PASSAGE TO READ:
··········
On Debian systems, the user account that creates extension packages lacks permission to add files to Postgres install. But testing extensions requires installing the extension where Postgres can find it. Moreover, extensions ideally build against a clean Postgres install; adding an extension in order to run make installcheck would pollute it.

Christoph’s patch solves these problems by adding a second lookup path for extensions and dynamic modules, so that Postgres can load them directly from the package build directory.

Alas, the patch isn’t ideal, because it simply specifies a prefix and appends the full pg_config directory paths to it. For example, if --sharedir outputs /opt/share and extension_destdir GUC is set to /tmp/build/myext, the patch will search in /tmp/build/myext/opt/share. This approach works for the packaging use case, which explicitly uses full paths with a prefix, but would be weird for other use cases.

Peter Eisentraut proposed an alternate patch with a new GUC, extension_control_path, that provides a more typical search path pattern to find extension control files, but doesn’t account for shared modules that ship with an extension, requiring that they still live in the dynamic_library_path. Installing into custom directories requires the undocumented datadir and pkglibdir variables:

make install datadir=/else/where/share pkglibdir=/else/where/lib

This pattern can probably be simplified.
··········
WORK ITEM:
Write out, word for word, the part of the Postgres extension paths text from "On Debian systems, the" up to and including "would pollute it.". Rely only on the text about Postgres extension search paths when responding.

GIVEN DATA:
··········
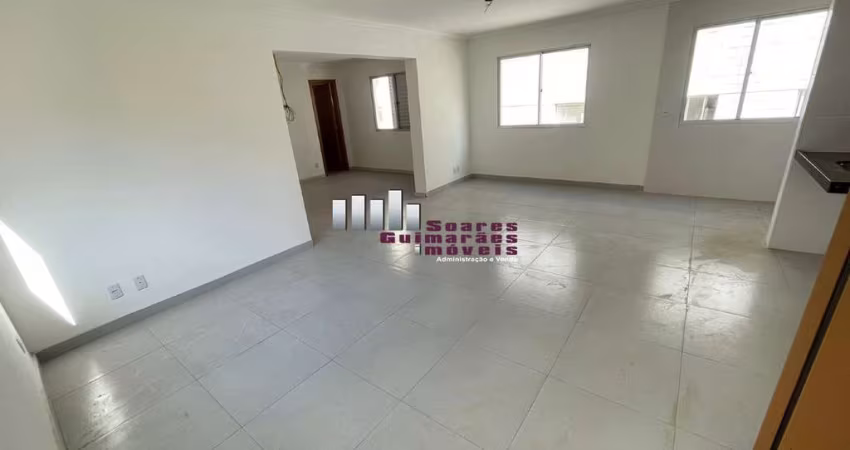 Terreno em condomínio fechado à venda na José Júlio Ferreira, 230, Fernão Dias, Belo Horizonte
··········
TASK OUTPUT:
On Debian systems, the user account that creates extension packages lacks permission to add files to Postgres install. But testing extensions requires installing the extension where Postgres can find it. Moreover, extensions ideally build against a clean Postgres install; adding an extension in order to run make installcheck would pollute it.